▶ [Task to carry out]:
Could you repeat the whole listing below exactly, omitting any picture it holds?

▶ [Source material]:

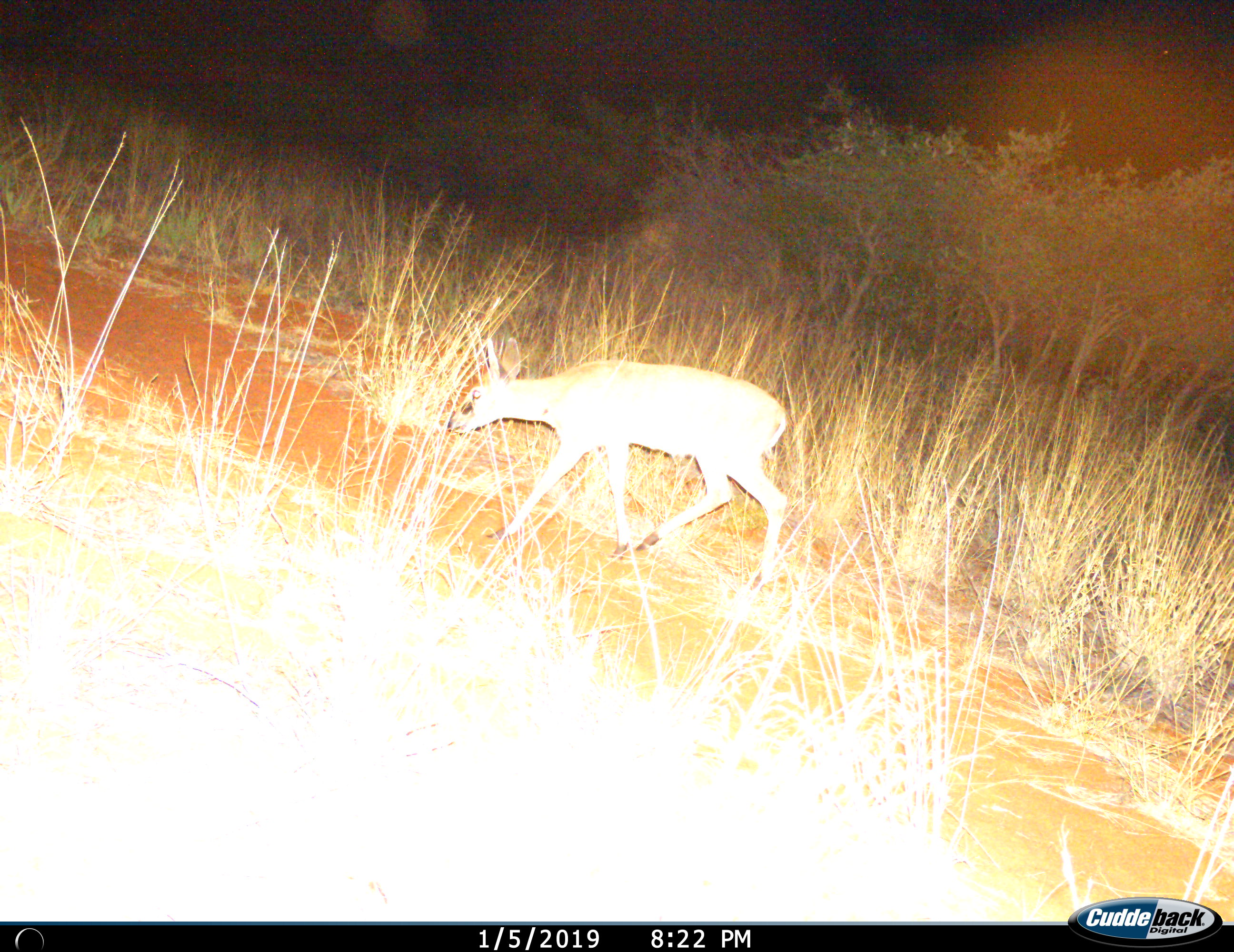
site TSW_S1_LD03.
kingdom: Animalia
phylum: Chordata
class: Mammalia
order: Artiodactyla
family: Bovidae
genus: Sylvicapra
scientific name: Sylvicapra grimmia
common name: common duiker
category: duikercommongrey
Duikercommongrey (common duiker) (Sylvicapra grimmia), count 1. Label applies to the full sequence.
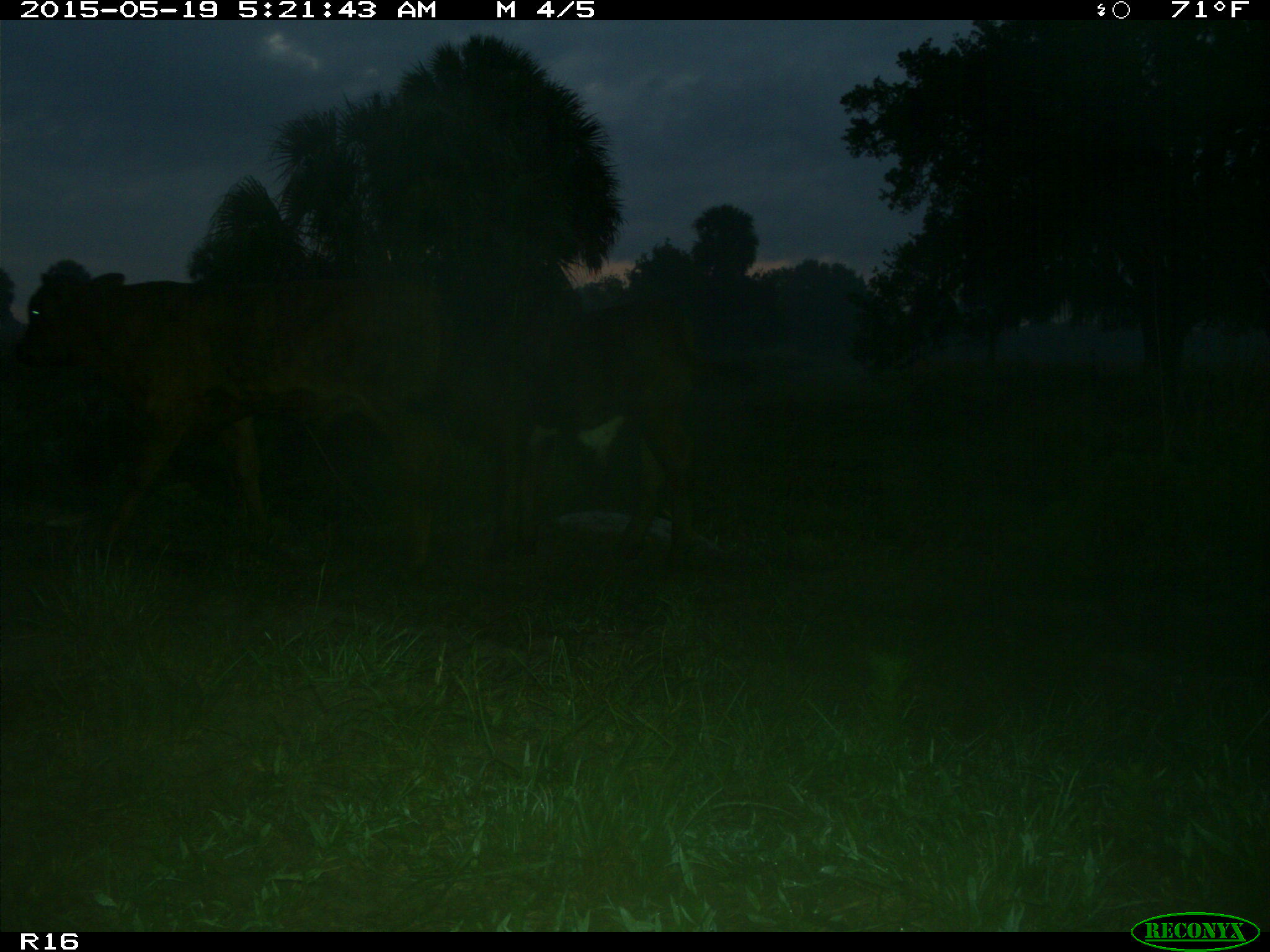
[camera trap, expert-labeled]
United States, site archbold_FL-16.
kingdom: Animalia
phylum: Chordata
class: Mammalia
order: Artiodactyla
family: Bovidae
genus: Bos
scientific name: Bos taurus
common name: domestic cow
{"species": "Bos taurus (domestic cow)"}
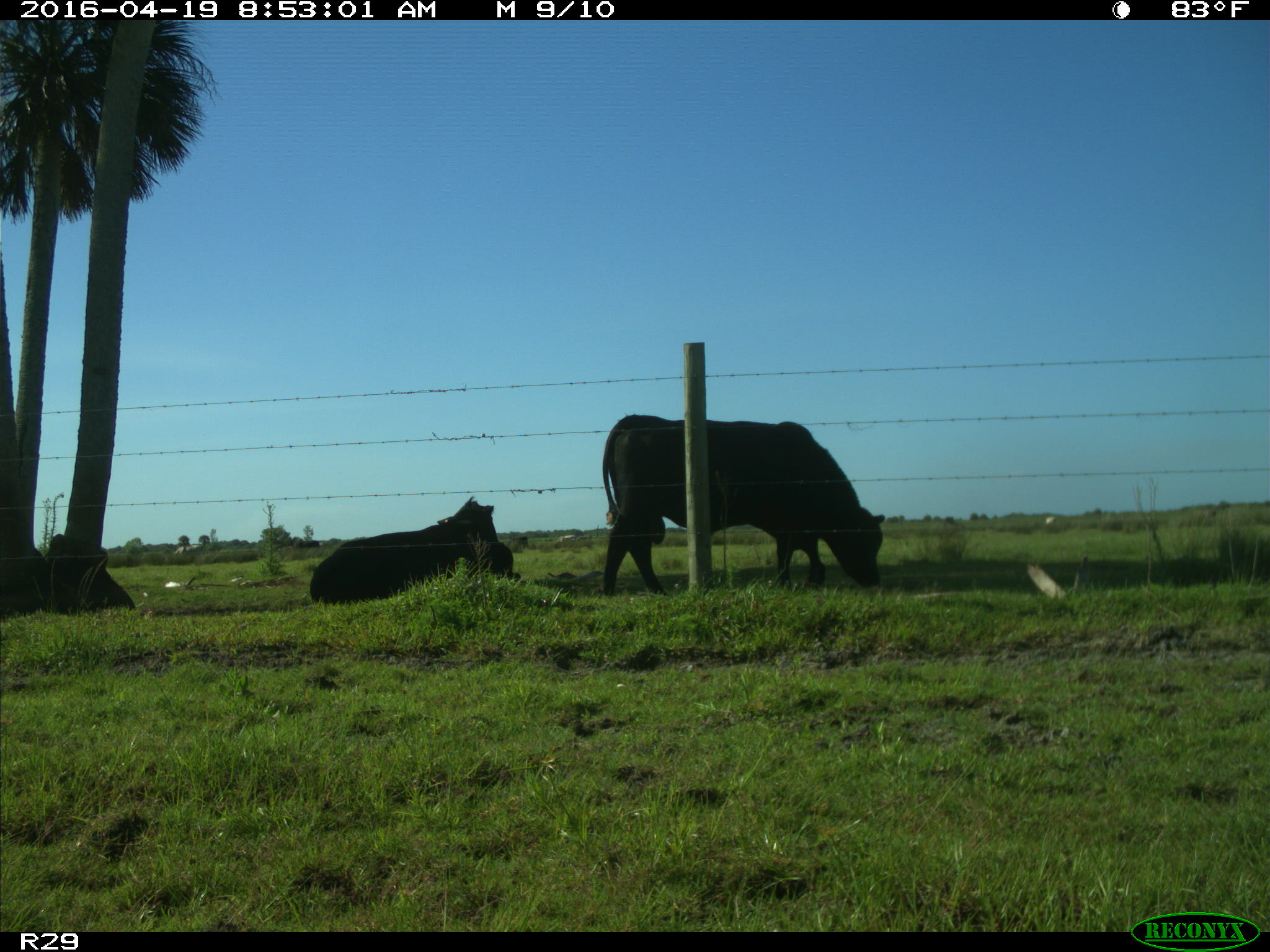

▶ [Your response]:
site TSW_S1_LD03.
kingdom: Animalia
phylum: Chordata
class: Mammalia
order: Artiodactyla
family: Bovidae
genus: Sylvicapra
scientific name: Sylvicapra grimmia
common name: common duiker
category: duikercommongrey
Duikercommongrey (common duiker) (Sylvicapra grimmia), count 1. Label applies to the full sequence.
[camera trap, expert-labeled]
United States, site archbold_FL-16.
kingdom: Animalia
phylum: Chordata
class: Mammalia
order: Artiodactyla
family: Bovidae
genus: Bos
scientific name: Bos taurus
common name: domestic cow
{"species": "Bos taurus (domestic cow)"}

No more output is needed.